David Cairns MP, a Scottish Office minister (my, he must be busy!) came out with the downright bizarre assertion that the SNP was pursuing a "loony left" policy in relation to nuclear disarmament.

Well, maybe he genuinely believes so. However, then many ordinary people will be surprised to learn that they belong to the loony left such is the breadth of opposition to nuclear weapons in this country. Indeed, I understand that it is actually somewhere within the deep darkest recesses of Labour Party policy to oppose nuclear proliferation. However, I suppose Mr Cairns gets to square that seeming circle by the fact that the Labour government is ignoring that policy of their own party and is intent on renewing the Trident nuclear weapons scheme.

Indeed, not only does this ignore Labour Party policy, but goes against the internationally agreed Nuclear Non-Proliferation Treaty, to which the United Kingdom is a signatory.

This brings me onto another area of attack on the SNP, expressed by Eric Joyce MP on Newsnight this evening.

Alex Salmond has written to all signatory states of this Treaty asking for Scotland to be given observer status at the next discussions surrounding this treaty. Apparently for Mr Joyce this amounts to Alex Salmond "cavorting with despots and dictators".

Let me say that there are a number of international leaders in the world who perhaps do fall into this category and are less than savoury characters. However, Alex Salmond has quite correctly written to each and every signatory of the Treaty. So it would just be as easy to characterise this as cavorting with democrats and statesmen given the number of liberal democracies that are included on the list. Of course that wouldn't make for the snide soundbite that Mr Joyce and the Labour Party are looking for.

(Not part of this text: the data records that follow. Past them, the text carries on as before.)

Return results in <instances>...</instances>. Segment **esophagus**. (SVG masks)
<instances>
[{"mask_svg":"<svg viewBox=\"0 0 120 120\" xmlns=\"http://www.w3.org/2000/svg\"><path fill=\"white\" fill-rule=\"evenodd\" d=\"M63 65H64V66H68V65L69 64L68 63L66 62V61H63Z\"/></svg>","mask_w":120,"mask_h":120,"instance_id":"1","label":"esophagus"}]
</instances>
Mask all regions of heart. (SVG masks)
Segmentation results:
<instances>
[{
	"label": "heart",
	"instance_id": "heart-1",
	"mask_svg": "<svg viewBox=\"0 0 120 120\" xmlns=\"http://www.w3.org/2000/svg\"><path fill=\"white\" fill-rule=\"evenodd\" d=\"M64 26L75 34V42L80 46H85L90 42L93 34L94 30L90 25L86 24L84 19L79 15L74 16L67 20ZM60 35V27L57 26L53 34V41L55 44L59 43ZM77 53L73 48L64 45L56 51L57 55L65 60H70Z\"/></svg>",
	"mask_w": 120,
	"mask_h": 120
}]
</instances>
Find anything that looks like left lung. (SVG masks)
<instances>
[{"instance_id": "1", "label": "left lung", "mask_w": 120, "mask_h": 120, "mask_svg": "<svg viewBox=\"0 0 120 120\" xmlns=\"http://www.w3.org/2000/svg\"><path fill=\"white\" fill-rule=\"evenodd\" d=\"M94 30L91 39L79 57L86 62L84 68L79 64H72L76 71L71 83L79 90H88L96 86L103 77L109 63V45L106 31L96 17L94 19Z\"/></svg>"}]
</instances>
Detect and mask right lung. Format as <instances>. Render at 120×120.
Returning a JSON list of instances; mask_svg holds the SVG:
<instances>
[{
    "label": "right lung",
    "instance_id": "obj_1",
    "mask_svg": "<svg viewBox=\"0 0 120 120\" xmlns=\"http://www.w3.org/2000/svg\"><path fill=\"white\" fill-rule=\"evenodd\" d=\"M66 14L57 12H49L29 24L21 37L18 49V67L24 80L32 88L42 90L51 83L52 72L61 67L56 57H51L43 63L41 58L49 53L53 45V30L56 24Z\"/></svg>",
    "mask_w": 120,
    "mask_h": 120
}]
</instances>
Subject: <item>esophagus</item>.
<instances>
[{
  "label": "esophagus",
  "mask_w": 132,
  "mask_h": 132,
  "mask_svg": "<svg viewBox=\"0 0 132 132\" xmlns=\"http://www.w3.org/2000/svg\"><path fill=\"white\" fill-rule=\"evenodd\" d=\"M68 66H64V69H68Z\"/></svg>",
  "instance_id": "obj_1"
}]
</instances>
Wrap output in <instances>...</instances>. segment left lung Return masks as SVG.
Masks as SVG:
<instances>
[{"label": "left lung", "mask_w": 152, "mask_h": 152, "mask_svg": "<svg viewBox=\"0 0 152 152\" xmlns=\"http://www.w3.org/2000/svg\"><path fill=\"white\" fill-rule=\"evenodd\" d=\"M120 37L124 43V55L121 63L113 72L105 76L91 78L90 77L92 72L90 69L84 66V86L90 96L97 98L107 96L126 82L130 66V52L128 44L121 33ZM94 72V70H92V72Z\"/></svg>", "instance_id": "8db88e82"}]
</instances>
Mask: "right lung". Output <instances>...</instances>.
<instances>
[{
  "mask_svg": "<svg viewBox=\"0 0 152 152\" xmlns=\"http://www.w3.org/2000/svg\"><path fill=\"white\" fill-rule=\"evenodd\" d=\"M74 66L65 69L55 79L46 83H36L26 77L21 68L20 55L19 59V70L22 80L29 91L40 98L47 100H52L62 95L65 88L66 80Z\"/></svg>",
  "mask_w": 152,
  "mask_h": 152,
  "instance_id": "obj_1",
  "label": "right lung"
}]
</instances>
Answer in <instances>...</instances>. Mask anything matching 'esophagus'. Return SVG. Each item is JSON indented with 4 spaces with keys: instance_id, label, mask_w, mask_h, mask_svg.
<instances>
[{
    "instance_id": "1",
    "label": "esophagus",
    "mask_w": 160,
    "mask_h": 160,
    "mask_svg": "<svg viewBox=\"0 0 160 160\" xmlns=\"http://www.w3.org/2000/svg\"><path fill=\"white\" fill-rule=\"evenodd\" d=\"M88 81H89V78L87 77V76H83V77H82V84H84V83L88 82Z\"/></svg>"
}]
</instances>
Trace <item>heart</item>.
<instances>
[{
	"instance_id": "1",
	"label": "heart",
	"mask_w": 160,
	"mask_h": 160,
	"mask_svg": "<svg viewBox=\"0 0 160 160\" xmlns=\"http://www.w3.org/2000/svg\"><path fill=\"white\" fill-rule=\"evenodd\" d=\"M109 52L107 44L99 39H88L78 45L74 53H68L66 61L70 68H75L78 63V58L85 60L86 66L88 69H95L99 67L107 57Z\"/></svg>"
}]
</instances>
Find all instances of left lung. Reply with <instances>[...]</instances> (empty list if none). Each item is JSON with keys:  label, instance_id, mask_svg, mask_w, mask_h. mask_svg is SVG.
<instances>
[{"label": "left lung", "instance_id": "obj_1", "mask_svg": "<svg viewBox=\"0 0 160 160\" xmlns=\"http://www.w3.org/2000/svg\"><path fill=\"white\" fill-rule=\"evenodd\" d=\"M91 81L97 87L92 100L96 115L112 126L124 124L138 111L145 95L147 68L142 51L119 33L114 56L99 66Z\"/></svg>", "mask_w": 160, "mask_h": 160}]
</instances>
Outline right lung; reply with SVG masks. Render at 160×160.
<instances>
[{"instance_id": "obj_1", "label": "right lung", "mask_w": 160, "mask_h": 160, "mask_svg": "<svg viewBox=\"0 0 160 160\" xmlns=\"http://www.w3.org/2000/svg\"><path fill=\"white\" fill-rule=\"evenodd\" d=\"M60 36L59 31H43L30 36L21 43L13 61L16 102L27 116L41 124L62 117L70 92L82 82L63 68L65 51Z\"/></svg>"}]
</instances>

The fact of the matter is that Alex Salmond and the SNP government are pursuing, by combination of today's summit and writing to the signatories of the non-proliferation treaty, the stated objective of the Scottish government, and something widely supported by the Scottish people; the removal of nuclear weapons from our country.

Monday 1 October 2007

The Big Blockade

I don't seem to be doing too great a job at keeping this blog up to date! I must try better.


Anyway, today I managed to make it along to the "Big Blockade" protest at the Faslane nuclear submarine base on the Gareloch (picture below).


I considered it important to be there today as I totally oppose the existence of these immoral weapons that if used would incinerate men, women and children indiscriminately. I have always thought it the ultimate irony that one of the supposed reasons for war in Iraq was the existence of weapons of mass destruction there. Of course none were found there. If one wanted to find weapons of mass destruction they could find them quite easily and much closer to home, at Faslane.


I was delighted that the Scottish Parliament voted against the renewal of the Trident nuclear weapons system. I was also pleasantly surprised when a majority of Scottish members of the Westminster parliament also expressed their opposition.


This counts for little though until we have powers over defence repatriated to Scotland so we can legislate against nuclear weapons. So despite todays "Big Blockade" being touted at the culmination of a years long activity by the Faslane 365 organisation, the work goes on until we can get rid of Trident and nuclear weapons from Scotland.